Na mijn enige en laatste ervaring in het hostel had ik mezelf voorgenomen dit nooit meer te doen. Luxemburg stond als volgende stedentrip op de planning. Ik koos voor zekerheid: een hotelkamer, helemaal voor mezelf. Gewoon een eigen plek met een bed, een badkamer en een deur die dicht kon. Dat alleen al voelde als luxe. Ik besloot met de trein te gaan – Luxemburg lag tenslotte om de hoek. Via België kwam ik uiteindelijk aan in Luxemburg-stad, een oude vestingstad gebouwd op een rots met een diepe vallei eromheen. Op sommige plekken had je een adembenemend uitzicht op het ravijn – ruig, stil en indrukwekkend. Toen ik door die vallei liep, kwam ik langs een waterval. Daar, tussen het groen en de stenen, stond ik even stil. Zo’n plek waar je zonder filter al een ansichtkaart zou kunnen schieten. Het water kletterde omlaag, terwijl de stad hoog boven me uittorende. Het voelde alsof ik me in twee werelden tegelijk bevond: de stilte van de natuur beneden, en de bedrijvigheid van de stad daarboven.
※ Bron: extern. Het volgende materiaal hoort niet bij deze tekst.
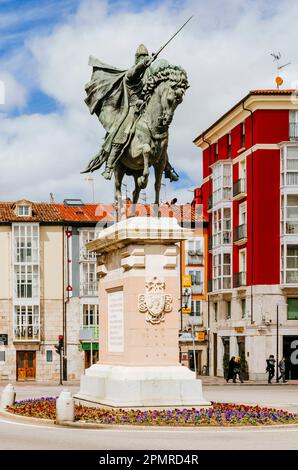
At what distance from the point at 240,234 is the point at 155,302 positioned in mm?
47821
“Misschien had ik die ruimte niet alleen nodig om te slapen, maar vooral om op adem te komen.”
De smaak van het reizen begon te groeien. Voor de maand erop plande ik een trip naar Cardiff. Ik had mooie verhalen gehoord over Wales en was benieuwd naar het land. Dit keer boekte ik een kamer in een gasthuis, net buiten de stad, in een typische Welshe buurt. Tot mijn verrassing had ik niet alleen een kamer, maar het hele huis voor mezelf. Niemand was thuis, de andere kamer bleef leeg. Het regende drie dagen lang. Maar hoe kan het ook anders, in Wales? Door het natte weer kleurde alles frisgroen en stond de natuur volop in bloei. Ik merkte dat ik daar blij van werd. Alsof het groen de regen overnam. En eerlijk: ik vind het nooit erg om nat te worden. Regen hoort erbij. Het heeft iets zuiverends, iets dat het landschap én mijzelf schoonspoelde.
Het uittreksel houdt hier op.